Plus: Troye Sivan, Rachel Sennott, dan Da’Vine Joy Randolph
Selain penampilan akting Lily-Rose Depp nan sebetulnya bagus, ada pula beberapa tokoh dalam cast “The Idol” nan mengeksekusi akting dengan layak. Rachel Sennott, aktris muda nan sedang naik daun ini memang punya rapor akting nan memuaskan melalui penampilannya dalam “Shiva Baby” dan “Bodies Bodies Bodies”. Dalam serial ini, dia berkedudukan sebagai Leia, asisten pribadi Jocelyn.
Troye Sivan sebagai Xander juga memberikan penampilan akting nan bersanding dengan aktor-aktor lainnya. Dalam beberapa adegan, dia memberikan penampilan emosional nan sudah maksimal. Kemudian Da’Vine Joy Randolph sebagai Destiny juga memberikan screen presence nan berkesan.
Minus: Eksploitasi Konten Pornografi dan Initisari Per Episode nan Tidak Jelas
Masih tidak lenyap pikir gimana media utama seperti HBO setuju untuk menayangkan “The Idol”. Begitu pula keterlibatan studio produksi sepopuler A24, studio nan selama ini dipercaya sebagai rumah produksi kurator terbaik. Kemungkinan besar kembali pada poin perubahan drastis setelah 80 persen berjalanannya produksi nan sudah kita bahas. Poin paling dipermasalahkan dari serial ini adalah pemanfaatan konten pornografinya.
Netizen dan media tidak melebih-lebihkan ketika mereka mengungkapkan rasa muak bakal porsi konten visual dewasa nan overwhelming dalam setiap bagian “The Idol”. Mulai dari pengarahan segmen hingga pilihan busana Jocelyn nan berlebihan seksi-nya. Belum lagi aktor-aktor nan tampil bugil dalam situasi nan random. Serial ini mau terlihat sensual namun jatuhnya jadi seronok.

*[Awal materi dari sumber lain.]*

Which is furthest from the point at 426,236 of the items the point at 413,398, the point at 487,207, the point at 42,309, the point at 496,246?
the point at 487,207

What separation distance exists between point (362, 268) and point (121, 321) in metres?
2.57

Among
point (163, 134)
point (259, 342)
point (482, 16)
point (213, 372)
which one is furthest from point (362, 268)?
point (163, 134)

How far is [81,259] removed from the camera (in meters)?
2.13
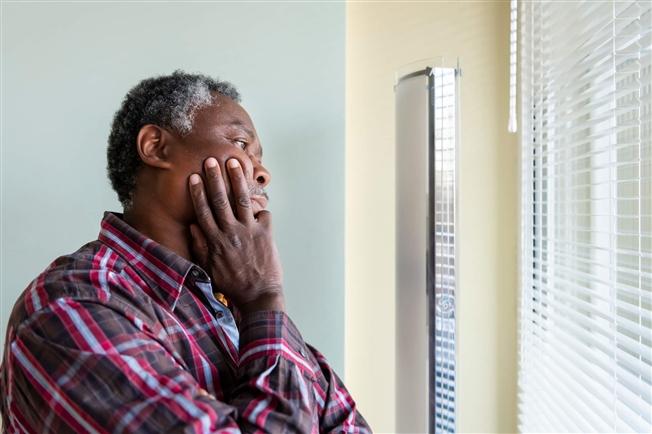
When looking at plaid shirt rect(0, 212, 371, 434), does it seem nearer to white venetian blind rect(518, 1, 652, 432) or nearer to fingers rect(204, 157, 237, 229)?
fingers rect(204, 157, 237, 229)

Akhirnya setiap bagian tidak jelas juga intisarinya apa. Tak jelas agenda apa nan hendak disampaikan, lantaran terlalu banyak adegan-adegan kosong nan tidak jelas, hanya eksplotasi segmen dewasa dan kekacauan mental Jocelyn tanpa solusi.
Minus: Editing nan Kasar
“The Idol” mempunyai kualitas sinematografi nan cukup mirip dengan “Euphoria”, namun membosankan. Karena setidaknya serial remaja nan dibintangi oleh Zendaya tersebut tetap memperlihatkan kreatifitas editing dan pilihan filter warna nan vibrant dalam kesuraman temanya.
Sementara serial satu ini mempunyai aplikasi editing nan sangat dipertanyakan. Transisi dari satu segmen ke adegannya lainnya mengalami lompatan nan sangat kasar. Terlalu banyak pemotongan hanya dalam kurun lama beberapa detik. Selain membikin penonton pusing, intensitas dan suspense pada segmen tertentu jadi kurang maksimal.

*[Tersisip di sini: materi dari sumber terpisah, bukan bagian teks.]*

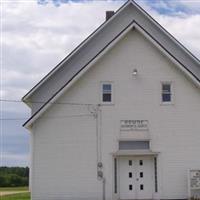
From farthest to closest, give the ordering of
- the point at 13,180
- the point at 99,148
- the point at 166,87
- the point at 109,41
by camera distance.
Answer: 1. the point at 13,180
2. the point at 109,41
3. the point at 166,87
4. the point at 99,148

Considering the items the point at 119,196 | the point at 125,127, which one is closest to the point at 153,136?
the point at 125,127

Kesimpulan: Lebih banyak kekurangannya daripada kelebihannya, “The Idol” menjadi serial HBO tergagal periode ini setelah serial animasi “Velma”. Sebagai serial nan sedang trending saat ini, serial Sam Levinson ini trending untuk argumen nan memalukan. Ketika orang berbincang tentang seberapa buruknya serial ini, pendapat tersebut sangat susah untuk ditentang setelah kita menjabarkan poin-poin di atas; “The Idol” memang serial nan seburuk itu.